• Nenhum resultado encontrado

Trabalhas sem alegria para um mundo caduco, onde as formas e as ações não encerram nenhum exemplo. Praticas laboriosamente os gestos universais, sentes calor e frio, falta de dinheiro, fome e desejo sexual (Carlos Drummond de Andrade – Elegia 1938)

O trabalho assumiu um sentido deturpado na sociedade capitalista, uma vez que, ao invés de humanizar o homem, coisifica-o. Daí a importância de resgatar o trabalho como principio educativo, uma vez que o saber é decorrente da atuação humana em sua atividade prática, ou seja, em seu trabalho, entendido como todas atividades humanas por meio das quais o homem apreende, compreende e transforma a realidade e ao mesmo tempo é transformado por ela. (MARX,1983).

A idéia de um Ensino Profissional integrado com o Ensino Médio parte da premissa de que o trabalho, na perspectiva assinalada, educa e forma, uma vez que se constitui do processo de relação entre o homem e a natureza. Nessa relação, o homem aplica sua própria força natural pertencente à sua corporeidade para se apropriar da natureza e produzir sua existência. Ao fazer isso, ele modifica a natureza externa e modifica a si mesmo, uma vez que produz, a partir dessa relação, significados, sentimentos, formas subjetivas de ver o mundo e criar ou recriar sua existência (MARX, 1983). É o que Kosik (1976) chama de concepção ontológica ou ontocriativa do homem. Tesser (1995, p. 38), a este respeito, corrobora a visão de Marx e Kosik, ao afirmar que “o homem se define por aquilo que faz. Ao mesmo tempo que pelo trabalho produz a existência, ele produz a si mesmo. O homem é produtor e produto de seu trabalho” O autor acrescenta, ainda, que o homem se faz em sua relação (leia-se trabalho) com a natureza, imprimindo intencionalidade à sua ação. Em outras palavras, o homem pensa para fazer e pensa no que faz, o que constitui a ação práxica.

Considerando o exposto, a integração entre formação profissional e Ensino Médio tem o objetivo de abordar, portanto, o trabalho como atividade que produz valores de uso para o trabalhador de acordo com suas necessidades enquanto ser humano. Contrapõe-se à visão capitalista-burguesa de preparação para o trabalho como adestramento para os postos de emprego disponíveis na sociedade, cujo objetivo essencial é gerar lucros para os donos do capital.

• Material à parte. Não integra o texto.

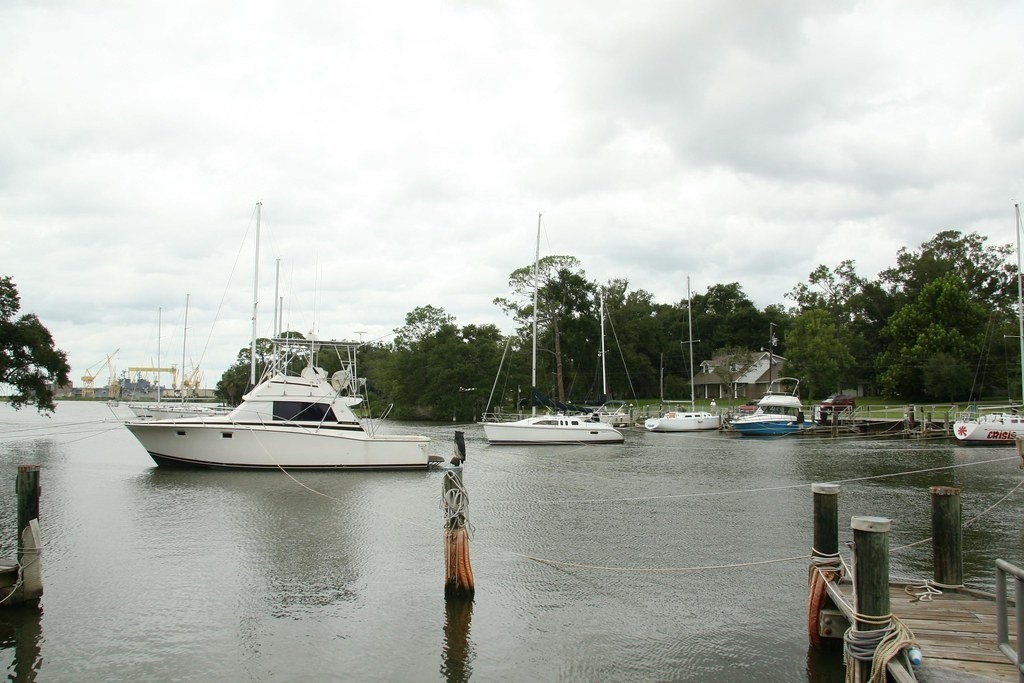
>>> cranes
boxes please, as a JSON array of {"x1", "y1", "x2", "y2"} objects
[{"x1": 80, "y1": 348, "x2": 121, "y2": 400}]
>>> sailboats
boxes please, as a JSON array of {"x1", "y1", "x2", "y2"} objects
[
  {"x1": 123, "y1": 206, "x2": 447, "y2": 477},
  {"x1": 641, "y1": 274, "x2": 727, "y2": 436},
  {"x1": 475, "y1": 210, "x2": 628, "y2": 446},
  {"x1": 584, "y1": 292, "x2": 633, "y2": 428},
  {"x1": 953, "y1": 203, "x2": 1022, "y2": 447}
]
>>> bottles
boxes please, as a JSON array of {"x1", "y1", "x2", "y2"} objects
[{"x1": 907, "y1": 647, "x2": 922, "y2": 664}]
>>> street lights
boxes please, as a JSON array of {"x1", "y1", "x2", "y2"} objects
[{"x1": 761, "y1": 323, "x2": 782, "y2": 388}]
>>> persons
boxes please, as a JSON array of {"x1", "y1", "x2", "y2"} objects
[{"x1": 710, "y1": 399, "x2": 716, "y2": 415}]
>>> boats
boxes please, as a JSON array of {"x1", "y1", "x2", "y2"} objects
[{"x1": 726, "y1": 376, "x2": 822, "y2": 438}]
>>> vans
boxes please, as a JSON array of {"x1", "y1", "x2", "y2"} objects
[{"x1": 819, "y1": 394, "x2": 856, "y2": 414}]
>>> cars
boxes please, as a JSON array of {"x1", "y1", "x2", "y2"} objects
[{"x1": 735, "y1": 400, "x2": 761, "y2": 411}]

Uma escola calcada no trabalho enquanto princípio educativo encerra uma visão de formação omnilaetral ou politécnica como denomina Gramsci (1968). Esta escola é descrita por Machado (1989) como uma escola de cultura geral, que dá condições ao educando de se apropriar da cultura, das ciências e da tecnologia produzidas pela coletividade humana como instrumentos para produção de sua existência e para a transformação social. Nessa mesma linha, Frigotto (2005, p. 59-60) afirma que está implícito o sentido de propriedade em sua concepção ontológica, uma vez que “é o direito do ser humano, em relação e acordo solidário com outros seres humanos, de apropriar-se, transformar, criar e recriar pelo trabalho – mediado pelo conhecimento, ciência e tecnologia”.

A discussão em torno de uma formação omnilateral e politécnica remonta aos anos 80 antes e depois da promulgação da Constituição Federal de 1988, a chamada Constituição Cidadã (SAVIANI, 2001). Esta discussão foi avivada na elaboração da versão da LDBN do Deputado Otávio Elísio que continha as propostas da sociedade civil e que foi ignorado em favor do projeto do Senador Darcy Ribeiro. Frigotto (2005, p. 58) argumenta que uma escola de nível médio integrada com o mundo do trabalho e da produção tem duplo objetivo: “[...] o de construir concepções e práticas que refuncionalizam as estruturas que geram a desigualdade e o de construir concepções inerentes a uma práxis capaz de transformar as relações sociais vigentes na sociedade e nos processo educativos”.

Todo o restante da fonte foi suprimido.